[Begin Reading passage]

Case Study

How I Designed a Low-Friction Referral Monitoring Platform for Affiliate Marketing

How I Designed a Low-Friction Referral Monitoring Platform for Affiliate Marketing

Designing a low-friction, scalable solution for solving regulatory issues in affiliate marketing

This article explains how I designed a low-friction solution for a client to address an urgent compliance problem.

The problem

A client I had been supporting was approached by one of their clients. The problem was that they were facing regulatory pressure due to ads and product links being placed with inconsistent messaging in unknown locations. Operating licences in certain territories were at risk, and if they were lost, the business would suffer irreversible damage.

The client needed to identify where the traffic was coming from and who was responsible for it, and then validate that consumer-focused messaging was within the marketing guidelines.

The problem I was asked to solve was whether we could identify websites driving traffic to the destination website. If we could do that, the websites could be validated for their marketing compliance. My role was to design a quick-to-deploy, scalable, and low-cost solution to solve the problem as quickly and accurately as possible.

The solution

We needed to find which websites were linking to the client's website. This is all. Once that link was established, the linking website could be analysed for problematic messaging.

A few ideas were instantly proposed.

Searching the internet

The initial idea was to search the internet, but due to time constraints, this wasn’t possible. This is a high work task with slow results. You see some websites and run some automated Google searches, then start crawling.

This is slow, intensive, requires a lot of management and produces slow results.

Google Analytics and similar tools

This was my first suggestion: we could use an API to pull the session data. But there are a couple of issues here.

Google Analytics is complex, and reporting is complicated.

Data thresholds mean we are likely to gain visibility of all data.

The client we were solving this problem for didn’t use Google Analytics and had no easy access to this in their own reporting tools.

Log processing

Parse and process web logs. A simple idea, but with too much friction: it would require involvement of security and technical teams, probably hundreds of gigabytes of data, and a complicated process. Clusters of web servers, distributed logging.

How far do you go back? Do you build a real-time stream analysis platform? How do you protect private requests or pages? Do the logs actually contain all the required data?

[End Reading passage]

Task set
a. In the referral monitoring case study, reproduce the words from "Searching the internet" to "produces slow results.", replacing "slow" with "sluggish".
b. Answer these questions on the referral monitoring case study:
(i) What was at risk in certain territories?
(ii) Why couldn't the internet be searched?
(iii) Which tool did the client this problem was being solved for not use?

[Begin Supplied data]

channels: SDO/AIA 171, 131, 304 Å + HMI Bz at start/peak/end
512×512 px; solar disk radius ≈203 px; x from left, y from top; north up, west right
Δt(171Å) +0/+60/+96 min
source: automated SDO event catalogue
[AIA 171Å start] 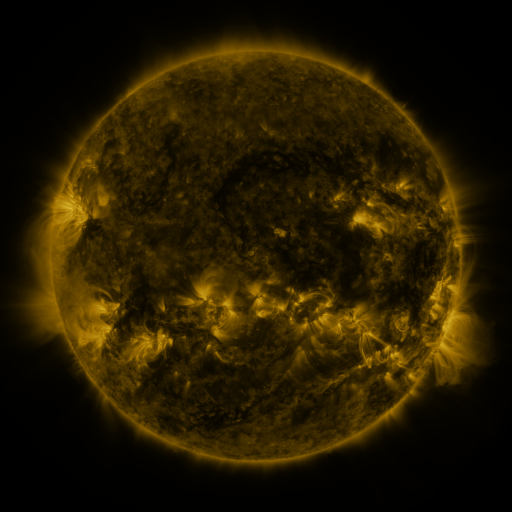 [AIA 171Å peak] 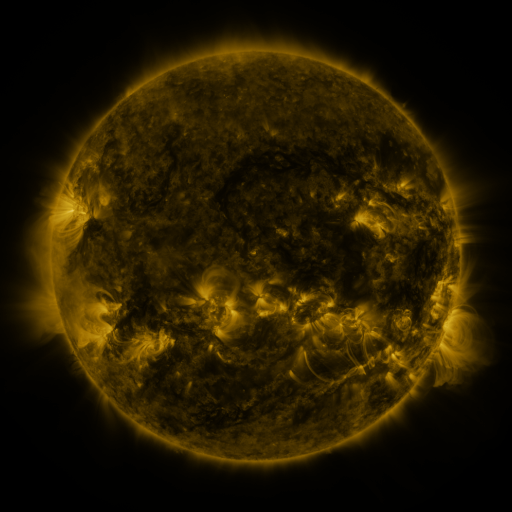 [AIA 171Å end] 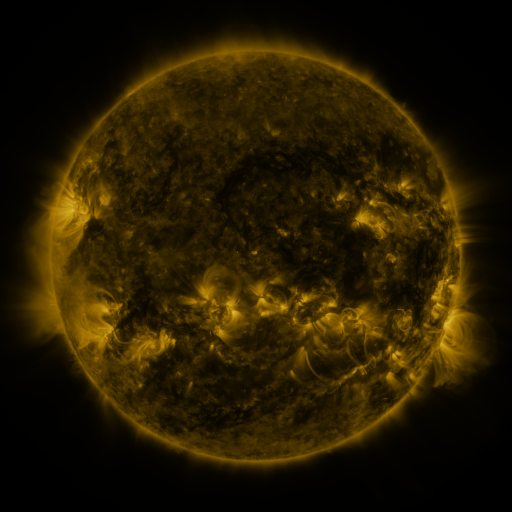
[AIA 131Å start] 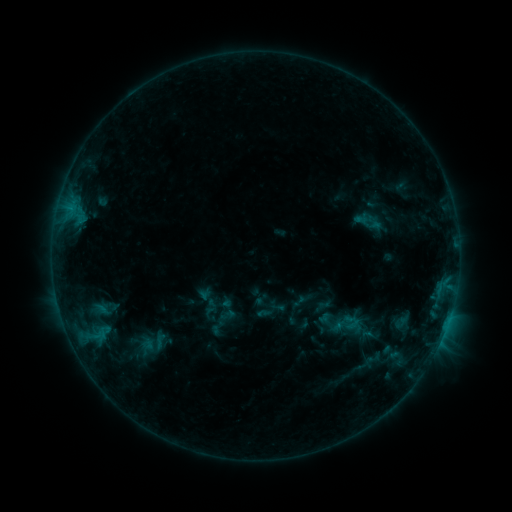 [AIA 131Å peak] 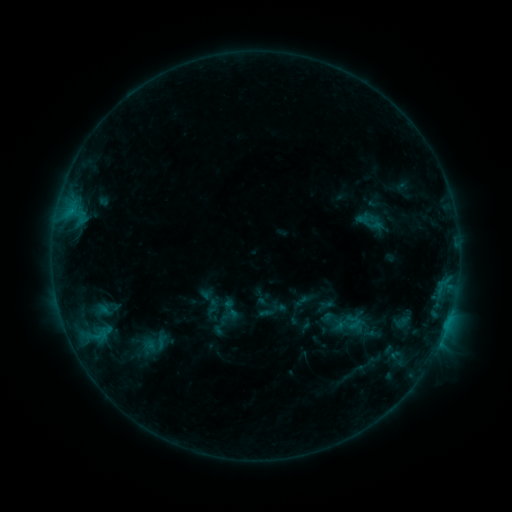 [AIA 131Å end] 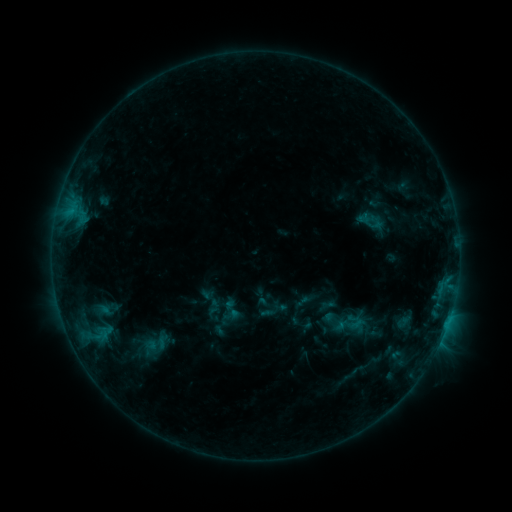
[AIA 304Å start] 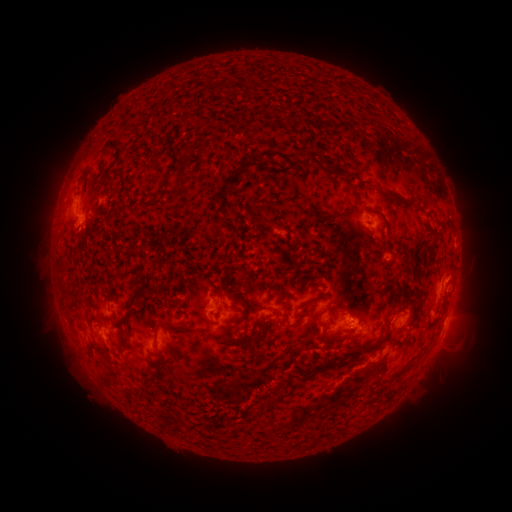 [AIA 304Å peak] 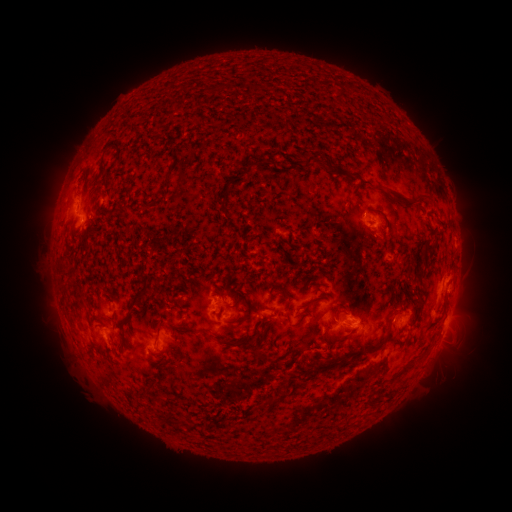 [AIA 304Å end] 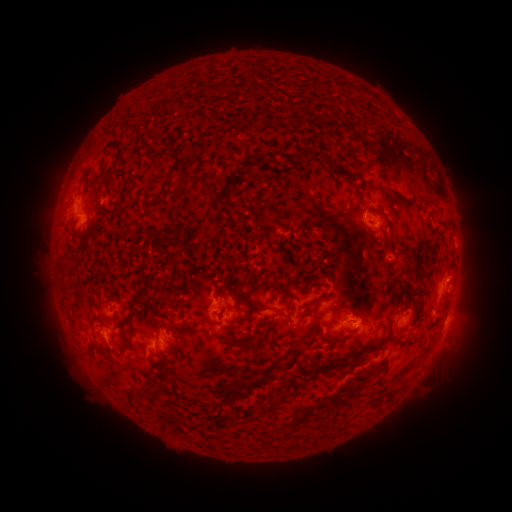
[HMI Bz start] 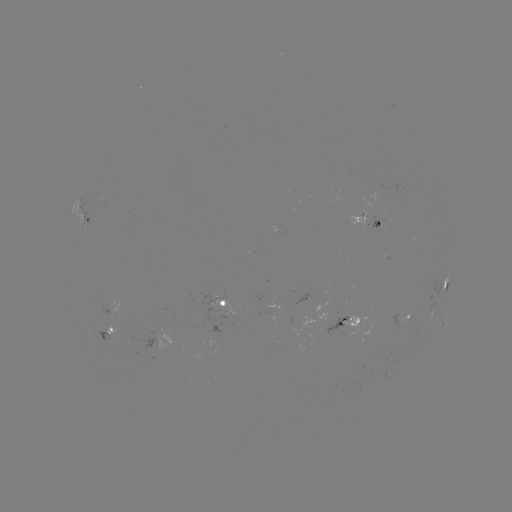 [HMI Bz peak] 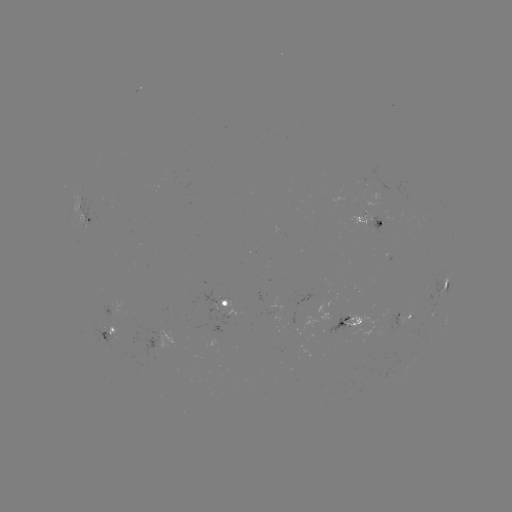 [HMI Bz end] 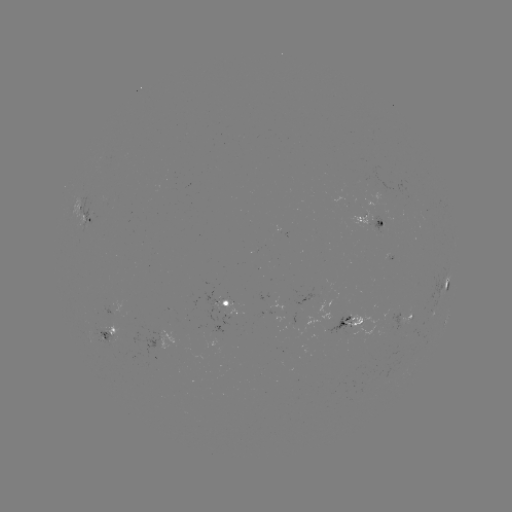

[End Supplied data]

Answer list
a.
Searching the internet

The initial idea was to search the internet, but due to time constraints, this wasn’t possible. This is a high work task with sluggish results. You see some websites and run some automated Google searches, then start crawling.

This is sluggish, intensive, requires a lot of management and produces sluggish results.

b.
(i) Operating licences
(ii) Because of time constraints
(iii) Google Analytics